### Text zum Lesen ###

Nürnberg - Teilnehmer an der Sitzung des Verwaltungsrats hatten zuvor berichtet, Gerster habe vor dem Gremium gesagt: "Dann höre ich halt auf." Der Behördenchef sei nach den Vorwürfen um die Vergabe eines PR-Auftrages an die Berliner Firma WMP in einer "Phase der Resignation" gewesen.
Bayerns Arbeitsstaatssekretär Jürgen Heike (CSU) bestätigte allerdings lediglich, Gerster habe eingeräumt, dass er "nicht immer auf dem richtigen Weg" war. Er habe sich mit den Worten verteidigt: "Wer viel arbeitet, macht auch mal Fehler." Der Vorstand sei über den Prüfbericht des Bundesrechnungshofes zu der Vergabe-Affäre sehr betroffen gewesen.
Der Verwaltungsrat will den Vorstand der Behörde deshalb künftig schärfer kontrollieren. Rückwirkend sollen alle Verträge des BA-Vorstands in Höhe von mehr als 200.000 Euro von der Innenrevision überprüft werden, sagte die Vorsitzende des Gremiums, Ursula Engelen-Kefer. Ein Rücktritt von BA-Vorstandschef Florian Gerster war nach ihren Worten bei der Sitzung kein Thema.
Der Verwaltungsrat rügte die Vergabe des PR-Vertrags über 1,3 Millionen Euro an WMP als "rechtlich unzulässig". Zu dieser Einschätzung sei auch der Bundesrechnungshof in seinem Gutachten gekommen, dessen Entwurf dem Verwaltungsrat vorliege, sagte Engelen-Kefer. Vor allem die von WMP verlangte Beratungsleistung hätte in dem Vertrag eindeutiger definiert werden müssen. "Solche Probleme müssen wir in Zukunft verhindern."

###

Aufgabe. Nimm den Bericht über die Verwaltungsratssitzung zur WMP-Vergabe nach seinem letzten Satz wieder auf und schreibe ihn weiter. Die Liste spielt hierfür keine Rolle.

### Daten zur Aufgabe ###

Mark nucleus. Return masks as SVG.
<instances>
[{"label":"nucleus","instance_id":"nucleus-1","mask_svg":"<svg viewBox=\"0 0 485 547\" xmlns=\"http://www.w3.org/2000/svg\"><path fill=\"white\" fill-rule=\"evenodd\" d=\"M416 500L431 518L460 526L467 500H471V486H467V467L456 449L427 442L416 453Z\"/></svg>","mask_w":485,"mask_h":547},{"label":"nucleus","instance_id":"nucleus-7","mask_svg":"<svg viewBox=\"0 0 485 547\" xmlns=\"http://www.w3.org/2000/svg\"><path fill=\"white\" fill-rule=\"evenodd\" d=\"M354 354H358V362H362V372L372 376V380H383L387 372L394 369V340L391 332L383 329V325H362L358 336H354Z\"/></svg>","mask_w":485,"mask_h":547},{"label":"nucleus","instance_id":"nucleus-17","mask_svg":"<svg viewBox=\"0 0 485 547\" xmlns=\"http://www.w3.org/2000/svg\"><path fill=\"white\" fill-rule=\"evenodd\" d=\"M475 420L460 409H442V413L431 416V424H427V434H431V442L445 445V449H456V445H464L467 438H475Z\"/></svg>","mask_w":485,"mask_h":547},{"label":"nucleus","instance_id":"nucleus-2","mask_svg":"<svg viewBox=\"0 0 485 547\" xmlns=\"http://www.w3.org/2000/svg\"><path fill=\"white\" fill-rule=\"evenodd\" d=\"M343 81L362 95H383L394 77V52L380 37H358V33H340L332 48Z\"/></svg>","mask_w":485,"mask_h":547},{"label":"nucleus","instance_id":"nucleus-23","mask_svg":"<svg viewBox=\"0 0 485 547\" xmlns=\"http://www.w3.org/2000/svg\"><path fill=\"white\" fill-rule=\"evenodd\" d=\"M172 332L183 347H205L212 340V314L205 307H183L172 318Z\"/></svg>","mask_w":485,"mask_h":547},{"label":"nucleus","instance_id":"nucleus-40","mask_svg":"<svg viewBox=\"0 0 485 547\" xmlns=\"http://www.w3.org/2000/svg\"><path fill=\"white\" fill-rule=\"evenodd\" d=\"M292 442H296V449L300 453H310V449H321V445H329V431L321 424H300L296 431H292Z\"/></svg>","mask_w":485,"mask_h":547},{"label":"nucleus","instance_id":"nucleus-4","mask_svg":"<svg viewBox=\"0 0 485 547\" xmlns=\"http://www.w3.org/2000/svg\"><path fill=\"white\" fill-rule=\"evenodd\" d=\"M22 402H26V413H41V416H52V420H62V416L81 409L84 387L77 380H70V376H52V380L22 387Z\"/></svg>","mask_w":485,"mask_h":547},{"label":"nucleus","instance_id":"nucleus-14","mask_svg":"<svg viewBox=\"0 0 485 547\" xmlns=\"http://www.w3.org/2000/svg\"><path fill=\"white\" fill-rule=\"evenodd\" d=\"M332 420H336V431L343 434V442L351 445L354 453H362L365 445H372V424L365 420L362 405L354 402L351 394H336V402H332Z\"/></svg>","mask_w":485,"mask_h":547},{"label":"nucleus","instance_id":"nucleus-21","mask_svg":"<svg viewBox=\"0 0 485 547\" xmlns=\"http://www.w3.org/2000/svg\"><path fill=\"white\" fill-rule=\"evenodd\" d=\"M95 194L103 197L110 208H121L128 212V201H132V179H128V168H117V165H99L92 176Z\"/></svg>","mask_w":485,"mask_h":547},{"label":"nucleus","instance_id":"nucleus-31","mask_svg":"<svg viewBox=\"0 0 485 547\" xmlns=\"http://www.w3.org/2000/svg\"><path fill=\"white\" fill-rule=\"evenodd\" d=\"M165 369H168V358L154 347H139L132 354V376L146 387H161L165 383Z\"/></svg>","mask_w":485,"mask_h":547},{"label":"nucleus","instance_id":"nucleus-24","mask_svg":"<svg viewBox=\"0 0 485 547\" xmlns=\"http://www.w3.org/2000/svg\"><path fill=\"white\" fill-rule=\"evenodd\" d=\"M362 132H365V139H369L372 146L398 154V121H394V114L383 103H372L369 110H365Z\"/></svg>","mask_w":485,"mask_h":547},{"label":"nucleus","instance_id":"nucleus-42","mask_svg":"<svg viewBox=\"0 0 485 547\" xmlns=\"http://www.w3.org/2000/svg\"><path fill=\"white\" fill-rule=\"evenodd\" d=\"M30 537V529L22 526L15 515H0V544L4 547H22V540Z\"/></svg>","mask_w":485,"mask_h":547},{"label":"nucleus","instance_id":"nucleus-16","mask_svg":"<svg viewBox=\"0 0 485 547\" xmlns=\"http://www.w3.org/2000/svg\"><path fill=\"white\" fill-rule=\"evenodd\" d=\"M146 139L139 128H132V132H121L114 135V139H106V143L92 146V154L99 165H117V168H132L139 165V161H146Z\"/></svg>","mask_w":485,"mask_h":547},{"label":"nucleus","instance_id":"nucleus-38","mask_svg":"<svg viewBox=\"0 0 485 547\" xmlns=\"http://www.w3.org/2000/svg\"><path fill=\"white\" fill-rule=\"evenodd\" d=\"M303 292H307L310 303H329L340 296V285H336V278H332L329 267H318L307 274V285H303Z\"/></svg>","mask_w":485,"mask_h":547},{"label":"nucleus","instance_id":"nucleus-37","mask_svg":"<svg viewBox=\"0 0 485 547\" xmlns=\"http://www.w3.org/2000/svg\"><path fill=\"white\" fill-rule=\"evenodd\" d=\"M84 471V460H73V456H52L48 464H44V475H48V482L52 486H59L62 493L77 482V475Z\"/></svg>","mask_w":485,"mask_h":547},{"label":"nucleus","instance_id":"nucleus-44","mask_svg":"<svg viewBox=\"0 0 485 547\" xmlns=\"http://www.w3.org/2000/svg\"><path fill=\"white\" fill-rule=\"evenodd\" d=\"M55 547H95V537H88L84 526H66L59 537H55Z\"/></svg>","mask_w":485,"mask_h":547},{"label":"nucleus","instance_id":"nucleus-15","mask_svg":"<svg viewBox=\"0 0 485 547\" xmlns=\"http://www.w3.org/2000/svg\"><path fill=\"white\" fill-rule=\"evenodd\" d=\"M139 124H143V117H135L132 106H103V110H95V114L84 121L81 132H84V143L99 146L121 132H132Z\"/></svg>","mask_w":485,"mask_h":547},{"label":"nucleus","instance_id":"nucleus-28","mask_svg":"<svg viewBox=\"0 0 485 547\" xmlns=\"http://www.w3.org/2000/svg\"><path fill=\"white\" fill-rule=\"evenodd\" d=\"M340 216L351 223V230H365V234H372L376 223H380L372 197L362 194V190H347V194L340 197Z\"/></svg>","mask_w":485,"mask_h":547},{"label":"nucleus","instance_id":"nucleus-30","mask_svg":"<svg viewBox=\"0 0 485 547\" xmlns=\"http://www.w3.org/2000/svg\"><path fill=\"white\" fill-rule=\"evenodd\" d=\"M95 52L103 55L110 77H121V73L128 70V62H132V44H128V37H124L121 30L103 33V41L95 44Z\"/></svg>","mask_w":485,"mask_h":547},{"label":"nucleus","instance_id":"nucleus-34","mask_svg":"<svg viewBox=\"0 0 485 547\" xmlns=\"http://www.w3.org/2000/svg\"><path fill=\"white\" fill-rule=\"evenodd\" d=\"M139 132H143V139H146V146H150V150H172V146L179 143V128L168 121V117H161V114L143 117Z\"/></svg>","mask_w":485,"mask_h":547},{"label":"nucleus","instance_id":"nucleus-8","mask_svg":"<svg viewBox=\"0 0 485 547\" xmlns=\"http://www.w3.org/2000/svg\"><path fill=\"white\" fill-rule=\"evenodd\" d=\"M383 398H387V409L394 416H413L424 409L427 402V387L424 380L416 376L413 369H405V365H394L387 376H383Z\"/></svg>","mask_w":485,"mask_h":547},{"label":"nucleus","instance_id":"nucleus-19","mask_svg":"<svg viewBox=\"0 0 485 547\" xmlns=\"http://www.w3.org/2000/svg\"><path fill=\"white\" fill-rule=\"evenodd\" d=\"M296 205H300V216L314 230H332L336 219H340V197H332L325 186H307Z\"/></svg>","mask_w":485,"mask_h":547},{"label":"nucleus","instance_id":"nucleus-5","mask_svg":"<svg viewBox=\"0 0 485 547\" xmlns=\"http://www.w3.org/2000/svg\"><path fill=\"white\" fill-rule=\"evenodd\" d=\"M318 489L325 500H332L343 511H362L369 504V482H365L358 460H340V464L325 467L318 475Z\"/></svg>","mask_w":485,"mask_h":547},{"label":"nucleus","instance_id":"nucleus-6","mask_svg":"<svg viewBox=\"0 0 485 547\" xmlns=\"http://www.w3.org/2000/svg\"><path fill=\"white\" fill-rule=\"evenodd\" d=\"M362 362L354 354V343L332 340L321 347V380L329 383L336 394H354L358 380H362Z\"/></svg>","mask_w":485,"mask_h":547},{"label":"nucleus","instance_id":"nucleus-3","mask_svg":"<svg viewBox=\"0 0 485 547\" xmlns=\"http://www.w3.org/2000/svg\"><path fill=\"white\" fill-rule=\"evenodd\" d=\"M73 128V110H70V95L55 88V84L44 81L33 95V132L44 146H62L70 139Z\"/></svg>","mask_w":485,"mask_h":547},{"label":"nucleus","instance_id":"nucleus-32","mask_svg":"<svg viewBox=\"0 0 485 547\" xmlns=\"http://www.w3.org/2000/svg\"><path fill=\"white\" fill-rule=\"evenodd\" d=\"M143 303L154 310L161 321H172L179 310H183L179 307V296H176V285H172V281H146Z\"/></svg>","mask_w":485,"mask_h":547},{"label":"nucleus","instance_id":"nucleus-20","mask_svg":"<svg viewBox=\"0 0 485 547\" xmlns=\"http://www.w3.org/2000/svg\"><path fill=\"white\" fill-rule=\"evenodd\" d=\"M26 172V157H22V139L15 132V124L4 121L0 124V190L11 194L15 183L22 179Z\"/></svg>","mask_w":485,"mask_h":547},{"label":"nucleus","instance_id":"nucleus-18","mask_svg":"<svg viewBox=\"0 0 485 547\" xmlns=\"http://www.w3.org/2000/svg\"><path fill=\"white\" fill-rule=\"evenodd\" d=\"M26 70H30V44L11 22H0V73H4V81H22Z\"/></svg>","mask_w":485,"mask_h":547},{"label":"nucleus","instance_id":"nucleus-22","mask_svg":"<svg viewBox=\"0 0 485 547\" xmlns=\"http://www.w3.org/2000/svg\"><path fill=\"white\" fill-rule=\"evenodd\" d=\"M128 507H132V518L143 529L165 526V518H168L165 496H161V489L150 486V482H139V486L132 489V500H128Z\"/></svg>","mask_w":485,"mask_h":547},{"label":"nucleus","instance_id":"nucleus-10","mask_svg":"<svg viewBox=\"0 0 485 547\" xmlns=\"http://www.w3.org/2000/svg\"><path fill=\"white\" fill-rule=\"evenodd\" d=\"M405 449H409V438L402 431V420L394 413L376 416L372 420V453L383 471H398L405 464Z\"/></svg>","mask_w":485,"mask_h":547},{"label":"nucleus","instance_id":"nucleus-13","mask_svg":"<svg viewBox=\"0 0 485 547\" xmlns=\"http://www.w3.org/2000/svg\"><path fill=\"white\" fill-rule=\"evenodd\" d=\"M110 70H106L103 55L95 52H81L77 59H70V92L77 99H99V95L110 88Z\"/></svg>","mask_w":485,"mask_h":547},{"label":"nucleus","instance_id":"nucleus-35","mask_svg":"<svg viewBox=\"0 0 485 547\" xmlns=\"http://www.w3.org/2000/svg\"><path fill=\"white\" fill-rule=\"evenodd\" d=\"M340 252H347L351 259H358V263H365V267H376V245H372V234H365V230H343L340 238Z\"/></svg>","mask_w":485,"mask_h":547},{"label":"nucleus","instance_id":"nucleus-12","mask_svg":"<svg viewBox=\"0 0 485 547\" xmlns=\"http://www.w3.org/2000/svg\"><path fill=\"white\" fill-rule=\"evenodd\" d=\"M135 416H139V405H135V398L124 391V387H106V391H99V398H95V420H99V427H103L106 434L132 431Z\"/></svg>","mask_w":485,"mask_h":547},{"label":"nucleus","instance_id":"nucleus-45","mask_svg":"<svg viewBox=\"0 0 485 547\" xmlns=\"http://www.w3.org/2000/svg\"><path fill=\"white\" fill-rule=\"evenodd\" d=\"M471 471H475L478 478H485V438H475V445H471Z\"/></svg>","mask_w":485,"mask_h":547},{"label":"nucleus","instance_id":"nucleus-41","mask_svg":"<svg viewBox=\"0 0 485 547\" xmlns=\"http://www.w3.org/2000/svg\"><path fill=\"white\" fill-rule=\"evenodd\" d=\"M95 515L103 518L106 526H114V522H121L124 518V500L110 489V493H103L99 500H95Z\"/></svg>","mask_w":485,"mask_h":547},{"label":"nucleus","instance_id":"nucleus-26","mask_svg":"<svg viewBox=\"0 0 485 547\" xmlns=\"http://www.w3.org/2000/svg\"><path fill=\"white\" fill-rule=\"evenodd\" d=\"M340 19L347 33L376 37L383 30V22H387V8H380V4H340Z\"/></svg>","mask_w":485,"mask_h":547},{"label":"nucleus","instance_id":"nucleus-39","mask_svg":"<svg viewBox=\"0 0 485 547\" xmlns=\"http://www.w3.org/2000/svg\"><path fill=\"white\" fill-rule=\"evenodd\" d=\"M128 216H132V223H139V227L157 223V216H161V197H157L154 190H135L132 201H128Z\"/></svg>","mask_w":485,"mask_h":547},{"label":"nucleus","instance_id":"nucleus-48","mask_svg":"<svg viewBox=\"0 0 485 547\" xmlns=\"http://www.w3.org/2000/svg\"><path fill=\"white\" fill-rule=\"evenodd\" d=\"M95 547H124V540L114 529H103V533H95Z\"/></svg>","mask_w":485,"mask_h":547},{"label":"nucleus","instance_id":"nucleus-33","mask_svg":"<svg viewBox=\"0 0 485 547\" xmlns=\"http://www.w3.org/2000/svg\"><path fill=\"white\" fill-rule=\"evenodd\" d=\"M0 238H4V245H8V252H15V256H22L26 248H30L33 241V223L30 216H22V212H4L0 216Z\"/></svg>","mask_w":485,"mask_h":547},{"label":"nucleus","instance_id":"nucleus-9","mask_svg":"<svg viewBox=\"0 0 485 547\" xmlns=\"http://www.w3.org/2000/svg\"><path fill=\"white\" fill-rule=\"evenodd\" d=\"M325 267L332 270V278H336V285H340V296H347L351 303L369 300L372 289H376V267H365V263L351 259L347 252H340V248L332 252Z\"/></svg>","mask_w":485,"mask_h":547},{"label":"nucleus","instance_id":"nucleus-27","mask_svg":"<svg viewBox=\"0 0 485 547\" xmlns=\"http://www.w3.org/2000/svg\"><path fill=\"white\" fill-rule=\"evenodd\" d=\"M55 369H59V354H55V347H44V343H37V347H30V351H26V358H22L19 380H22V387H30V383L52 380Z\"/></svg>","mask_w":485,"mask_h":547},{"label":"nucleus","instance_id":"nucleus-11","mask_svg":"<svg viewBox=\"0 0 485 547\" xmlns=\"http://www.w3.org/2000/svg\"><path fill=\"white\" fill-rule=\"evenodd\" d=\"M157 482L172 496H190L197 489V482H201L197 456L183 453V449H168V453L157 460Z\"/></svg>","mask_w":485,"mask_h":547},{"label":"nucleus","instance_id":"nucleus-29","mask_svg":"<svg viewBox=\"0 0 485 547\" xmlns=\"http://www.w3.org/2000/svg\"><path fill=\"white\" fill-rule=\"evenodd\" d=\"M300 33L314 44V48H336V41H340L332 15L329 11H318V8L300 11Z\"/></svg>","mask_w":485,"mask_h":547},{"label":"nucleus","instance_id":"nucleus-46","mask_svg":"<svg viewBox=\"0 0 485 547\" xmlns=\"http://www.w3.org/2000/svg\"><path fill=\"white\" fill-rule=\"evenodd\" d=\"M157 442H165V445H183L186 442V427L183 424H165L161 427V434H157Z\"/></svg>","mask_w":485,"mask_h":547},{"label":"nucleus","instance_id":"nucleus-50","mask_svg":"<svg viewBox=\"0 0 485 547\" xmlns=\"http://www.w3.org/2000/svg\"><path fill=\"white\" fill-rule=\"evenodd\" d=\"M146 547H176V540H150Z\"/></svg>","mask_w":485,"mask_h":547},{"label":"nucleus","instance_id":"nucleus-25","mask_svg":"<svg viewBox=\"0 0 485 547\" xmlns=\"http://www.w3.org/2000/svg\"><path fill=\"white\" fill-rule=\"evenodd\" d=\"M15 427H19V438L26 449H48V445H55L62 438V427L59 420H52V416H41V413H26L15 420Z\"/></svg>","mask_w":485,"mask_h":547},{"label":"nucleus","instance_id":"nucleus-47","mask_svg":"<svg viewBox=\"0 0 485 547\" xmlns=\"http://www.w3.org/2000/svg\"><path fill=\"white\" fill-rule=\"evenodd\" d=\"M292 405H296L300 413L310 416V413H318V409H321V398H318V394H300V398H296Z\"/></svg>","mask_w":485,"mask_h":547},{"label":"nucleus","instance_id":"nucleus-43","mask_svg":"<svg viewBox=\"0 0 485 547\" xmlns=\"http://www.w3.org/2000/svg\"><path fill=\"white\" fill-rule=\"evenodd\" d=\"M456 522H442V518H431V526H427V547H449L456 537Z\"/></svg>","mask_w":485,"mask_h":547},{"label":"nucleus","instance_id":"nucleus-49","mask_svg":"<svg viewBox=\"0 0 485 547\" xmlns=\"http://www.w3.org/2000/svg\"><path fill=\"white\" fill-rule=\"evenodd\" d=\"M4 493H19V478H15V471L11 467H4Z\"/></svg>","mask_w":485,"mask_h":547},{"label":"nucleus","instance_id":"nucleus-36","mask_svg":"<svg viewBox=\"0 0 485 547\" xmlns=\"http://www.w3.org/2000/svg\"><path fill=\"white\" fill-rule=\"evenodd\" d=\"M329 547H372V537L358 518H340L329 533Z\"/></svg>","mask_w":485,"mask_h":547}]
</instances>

###

Gelöste Aufgabe.
Vom PR-Vertrag noch immer überzeugt
Engelen-Kefer verlangte vom BA-Vorstand zudem, den Verwaltungsrat in zentralen Fragen der Geschäftspolitik künftig präziser zu informieren.
Gerster dementierte Gerüchte, er habe im Vorfeld der Sitzung an Rücktritt gedacht. "Ich habe nie über einen Rücktritt nachgedacht. Ich habe einen Fünf-Jahres-Vertrag und werde ihn auch erfüllen. Ich bin noch nie in meinem Leben vor Verantwortung davon gelaufen", sagte er nach der Sitzung. Er gestand zugleich Fehler ein: "Mit meinem heutigen Wissen habe ich einen Fehler gemacht", sagte er. Von der Dringlichkeit eines solchen PR-Vertrags sei er aber noch immer überzeugt.